The list, which is not comprehensive by any means, contains 52 books written between 1387 (“The Canterbury Tales”) and the present day. Many are children’s books (“Goosebumps,” “Light in the Attic”), some are sex education books (It’s Perfectly Normal), and a great many are fiction (“Carrie,” “The Color Purple,” “Lord of the Flies”), and some are non-fiction (“Mein Kampf”; “Arming America”; “Curses, Hexes, and Spells”; “Nickel and Dimed”). There are also memoirs (“I Know Why the Caged Bird Sings”). Almost every genre is represented on this list.

Topically the list runs from religious content (“The Holy Bible”) to suicide (“13 Reasons Why”, “Ordinary People”) to racism (“The Color Purple,” “Native Son,” “Uncle Tom’s Cabin”) to witchcraft and magic (“Harry Potter,” “Twilight”), and violence (“The Hunger Games,” “Lord of the Flies”) sex and gender issues/identification (“Sex,” “Two Boys Kissing,” “Fifty Shades of Grey,” “Lolita”). Whatever may interest you may well be on the list.

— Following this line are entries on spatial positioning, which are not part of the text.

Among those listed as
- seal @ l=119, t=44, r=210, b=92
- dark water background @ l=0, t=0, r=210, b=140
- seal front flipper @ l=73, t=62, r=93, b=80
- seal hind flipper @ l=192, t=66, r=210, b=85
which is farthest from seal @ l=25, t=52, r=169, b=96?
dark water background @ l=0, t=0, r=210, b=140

One last thing, I have not listed reasons why books were banned. That should be up to you. Read the books listed. Start a book club to discuss them. Recommend them to friends. Be an active and prohibit your children from reading ones you have read and feel are inappropriate. Or better yet, read and discuss these books with your child. Open up yourself to new ideas, and your children to the wide range that is great literature.